==== TEXTE DU DOCUMENT ====
Parle-nous de tes débuts dans la musique...

J’ai commencé la musique à 14 ans, par la guitare acoustique. A cette époque, j’aimais le rock et, d’ailleurs, CDC était un groupe de rock. Ensuite, j’ai appris la guitare électrique avec comme principale influence, Stanley Jordan. Pendant cette période de deux ans et demi, CDC faisait encore plus de rock qu’autre chose. Dans mon pays, la plupart des musiciens commencent en faisant des reprises. Mais dans mon cas, depuis très jeune, j’ai composé ma propre musique, et la plupart de la musique est composée par mes soins.

Comment as-tu découvert le Stick ?

Il y a 10 ans, j’ai vu Tony Levin avec King Crimson et j’ai tout simplement voulut faire comme lui. Je travaillais dans un bar de Mexico dans lequel passaient des groupes de rock. J’y travaillais comme barman, mais aussi comme ingénieur du son. Je faisais un peu tout en fait...
J’ai d’abord rencontré l’actuel ingénieur du son de CDC, Edgar Regin. C’est lui qui m’a acheté, à un copain, mon premier Stick. Pendant 6 mois, j’ai appris à jouer et j’ai découvert des astuces. Ensuite, avec mon frère, on a commencé à composer notre propre musique.
J’ai participé à un séminaire à Barcelone, qui m’a ouvert l’esprit et qui m’a fait connaître les multiples possibilités de l’instrument, en ce qui concerne le choix des sons, l’accordage, les techniques de jeu...

Le Stick est-il un instrument « connu » dans ton pays ?

Au Mexique, quand les personnes pensent au Stick, ils mettent cela en relation avec le groupe CDC.
Dans le pays, il y a 20 sticks, mais la plupart des personnes s’y intéressent pour leur collection personnelle et non pour apprendre à en jouer. A ma connaissance, nous ne sommes que 3 musiciens qui nous intéressons vraiment au Stick ; je sais que tous les 3, nous faisons des concerts.

Est ce que tu tentes de faire connaître le Stick dans ton pays et comment ?

Après le stage que Guillermo Cides a organisé au Mexique, j’ai décidé de donner des cours de Stick aux personnes qui souhaitaient en jouer. Ils avaient d’abord appris d’autres instruments plus communs. Quand ils apprennent à jouer du Stick, ils découvrent une nouvelle façon de jouer. Il m’arrive de prêter à mes élèves mon instrument parce que je suis conscient qu’un Stick est très cher pour nous.

Quels sont les intérêts que tu trouves en jouant le stick ?
====
- [EXERCICES]:
[1] Donnez toutes les personnes citées par leur nom dans l'entretien sur le Stick.
[2] Recopiez tel quel tout le passage de l'entretien sur le Stick qui va de « Parle-nous de tes » jusqu'à « tout en fait... ».
==== DONNÉES ====
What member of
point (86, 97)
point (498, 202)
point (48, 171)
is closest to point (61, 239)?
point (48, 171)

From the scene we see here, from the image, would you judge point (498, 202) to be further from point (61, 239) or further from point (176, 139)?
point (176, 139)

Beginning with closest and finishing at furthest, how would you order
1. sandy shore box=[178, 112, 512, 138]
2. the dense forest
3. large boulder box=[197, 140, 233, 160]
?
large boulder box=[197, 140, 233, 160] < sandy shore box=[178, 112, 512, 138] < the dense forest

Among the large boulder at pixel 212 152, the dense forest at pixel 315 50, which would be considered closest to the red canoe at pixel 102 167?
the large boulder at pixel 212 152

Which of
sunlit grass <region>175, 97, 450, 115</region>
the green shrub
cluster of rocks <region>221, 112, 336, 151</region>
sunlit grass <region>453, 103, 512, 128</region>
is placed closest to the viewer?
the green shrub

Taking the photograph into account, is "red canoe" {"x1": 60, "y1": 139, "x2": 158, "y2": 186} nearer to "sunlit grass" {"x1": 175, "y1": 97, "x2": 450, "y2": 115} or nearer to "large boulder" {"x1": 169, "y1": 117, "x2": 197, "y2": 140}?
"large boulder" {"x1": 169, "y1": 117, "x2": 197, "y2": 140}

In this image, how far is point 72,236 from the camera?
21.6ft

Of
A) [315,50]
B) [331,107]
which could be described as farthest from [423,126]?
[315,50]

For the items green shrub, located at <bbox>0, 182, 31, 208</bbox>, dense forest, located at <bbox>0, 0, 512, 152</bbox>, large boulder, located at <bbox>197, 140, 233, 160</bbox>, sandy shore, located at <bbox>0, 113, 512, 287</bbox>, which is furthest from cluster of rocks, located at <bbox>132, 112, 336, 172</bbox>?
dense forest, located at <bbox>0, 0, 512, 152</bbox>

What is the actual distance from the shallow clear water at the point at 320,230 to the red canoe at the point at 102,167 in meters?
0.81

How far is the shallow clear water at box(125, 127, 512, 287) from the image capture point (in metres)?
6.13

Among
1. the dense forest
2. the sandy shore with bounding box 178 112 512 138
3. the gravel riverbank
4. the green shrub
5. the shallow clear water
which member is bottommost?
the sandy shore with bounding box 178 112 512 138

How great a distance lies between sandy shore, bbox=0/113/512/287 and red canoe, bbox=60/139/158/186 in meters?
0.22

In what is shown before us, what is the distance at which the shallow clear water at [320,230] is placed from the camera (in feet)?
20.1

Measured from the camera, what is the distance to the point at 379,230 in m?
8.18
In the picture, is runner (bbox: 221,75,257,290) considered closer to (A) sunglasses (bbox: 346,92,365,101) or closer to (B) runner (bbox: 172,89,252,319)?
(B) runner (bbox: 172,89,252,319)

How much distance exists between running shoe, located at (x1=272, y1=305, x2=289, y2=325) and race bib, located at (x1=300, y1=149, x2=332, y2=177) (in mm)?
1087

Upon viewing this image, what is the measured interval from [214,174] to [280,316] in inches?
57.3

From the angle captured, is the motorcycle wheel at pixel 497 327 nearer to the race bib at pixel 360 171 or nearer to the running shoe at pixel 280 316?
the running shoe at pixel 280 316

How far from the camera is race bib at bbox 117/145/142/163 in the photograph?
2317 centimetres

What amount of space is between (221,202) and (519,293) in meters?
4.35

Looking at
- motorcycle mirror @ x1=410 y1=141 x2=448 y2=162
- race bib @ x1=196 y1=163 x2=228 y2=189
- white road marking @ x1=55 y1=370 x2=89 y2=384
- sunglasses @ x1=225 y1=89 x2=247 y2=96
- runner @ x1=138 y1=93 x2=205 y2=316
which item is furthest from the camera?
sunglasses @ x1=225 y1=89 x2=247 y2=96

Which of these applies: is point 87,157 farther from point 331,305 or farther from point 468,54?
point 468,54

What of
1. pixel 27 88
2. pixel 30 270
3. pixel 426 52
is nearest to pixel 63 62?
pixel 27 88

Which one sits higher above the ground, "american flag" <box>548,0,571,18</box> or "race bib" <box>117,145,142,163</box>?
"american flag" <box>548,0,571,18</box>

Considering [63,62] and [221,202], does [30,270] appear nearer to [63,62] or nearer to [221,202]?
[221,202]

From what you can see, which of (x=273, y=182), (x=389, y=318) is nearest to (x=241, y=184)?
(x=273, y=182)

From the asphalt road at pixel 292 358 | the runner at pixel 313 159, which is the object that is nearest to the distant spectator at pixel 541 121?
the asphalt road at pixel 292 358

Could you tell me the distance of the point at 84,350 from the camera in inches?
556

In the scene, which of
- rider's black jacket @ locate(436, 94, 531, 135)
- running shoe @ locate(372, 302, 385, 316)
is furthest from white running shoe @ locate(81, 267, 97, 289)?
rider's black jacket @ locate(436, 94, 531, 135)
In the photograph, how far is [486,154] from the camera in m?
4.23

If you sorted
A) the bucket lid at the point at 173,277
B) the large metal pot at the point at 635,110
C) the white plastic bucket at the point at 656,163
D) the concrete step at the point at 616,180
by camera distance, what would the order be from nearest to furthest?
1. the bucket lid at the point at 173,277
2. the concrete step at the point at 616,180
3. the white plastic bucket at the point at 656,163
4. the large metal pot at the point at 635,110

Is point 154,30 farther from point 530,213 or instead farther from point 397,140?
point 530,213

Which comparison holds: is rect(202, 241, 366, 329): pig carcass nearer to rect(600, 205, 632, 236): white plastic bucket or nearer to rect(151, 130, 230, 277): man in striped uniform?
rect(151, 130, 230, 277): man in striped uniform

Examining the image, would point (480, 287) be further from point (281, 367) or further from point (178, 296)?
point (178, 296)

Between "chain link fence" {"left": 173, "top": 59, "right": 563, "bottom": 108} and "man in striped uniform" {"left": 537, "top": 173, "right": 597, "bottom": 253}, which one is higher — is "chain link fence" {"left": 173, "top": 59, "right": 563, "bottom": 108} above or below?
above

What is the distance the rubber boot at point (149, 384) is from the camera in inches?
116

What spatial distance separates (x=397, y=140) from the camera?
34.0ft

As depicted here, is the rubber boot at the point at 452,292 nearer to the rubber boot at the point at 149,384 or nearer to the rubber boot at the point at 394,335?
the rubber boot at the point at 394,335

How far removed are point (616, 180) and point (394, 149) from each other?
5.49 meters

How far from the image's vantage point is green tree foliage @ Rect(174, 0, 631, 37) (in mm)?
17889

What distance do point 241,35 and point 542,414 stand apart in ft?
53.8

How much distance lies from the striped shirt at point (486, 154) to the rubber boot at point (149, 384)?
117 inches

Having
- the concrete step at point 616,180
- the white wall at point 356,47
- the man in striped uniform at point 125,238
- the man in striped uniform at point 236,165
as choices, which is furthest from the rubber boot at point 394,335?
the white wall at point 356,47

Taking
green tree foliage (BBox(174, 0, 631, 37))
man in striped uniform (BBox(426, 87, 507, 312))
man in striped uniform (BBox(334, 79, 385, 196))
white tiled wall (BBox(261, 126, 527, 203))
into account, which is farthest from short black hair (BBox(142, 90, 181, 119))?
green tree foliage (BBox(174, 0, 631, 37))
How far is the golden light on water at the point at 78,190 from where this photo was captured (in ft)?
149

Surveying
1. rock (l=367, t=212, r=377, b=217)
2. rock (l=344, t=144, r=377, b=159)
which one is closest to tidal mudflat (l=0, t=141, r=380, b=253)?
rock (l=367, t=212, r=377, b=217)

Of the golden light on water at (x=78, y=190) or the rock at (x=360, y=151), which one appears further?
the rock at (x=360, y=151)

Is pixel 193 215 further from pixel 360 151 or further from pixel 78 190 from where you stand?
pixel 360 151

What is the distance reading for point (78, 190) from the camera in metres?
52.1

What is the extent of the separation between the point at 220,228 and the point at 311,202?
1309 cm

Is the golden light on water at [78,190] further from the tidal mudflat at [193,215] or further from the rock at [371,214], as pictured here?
====
- [CORRIGÉS]:
[1]
Stanley Jordan
Tony Levin
Edgar Regin
Guillermo Cides

[2]
Parle-nous de tes débuts dans la musique...

J’ai commencé la musique à 14 ans, par la guitare acoustique. A cette époque, j’aimais le rock et, d’ailleurs, CDC était un groupe de rock. Ensuite, j’ai appris la guitare électrique avec comme principale influence, Stanley Jordan. Pendant cette période de deux ans et demi, CDC faisait encore plus de rock qu’autre chose. Dans mon pays, la plupart des musiciens commencent en faisant des reprises. Mais dans mon cas, depuis très jeune, j’ai composé ma propre musique, et la plupart de la musique est composée par mes soins.

Comment as-tu découvert le Stick ?

Il y a 10 ans, j’ai vu Tony Levin avec King Crimson et j’ai tout simplement voulut faire comme lui. Je travaillais dans un bar de Mexico dans lequel passaient des groupes de rock. J’y travaillais comme barman, mais aussi comme ingénieur du son. Je faisais un peu tout en fait...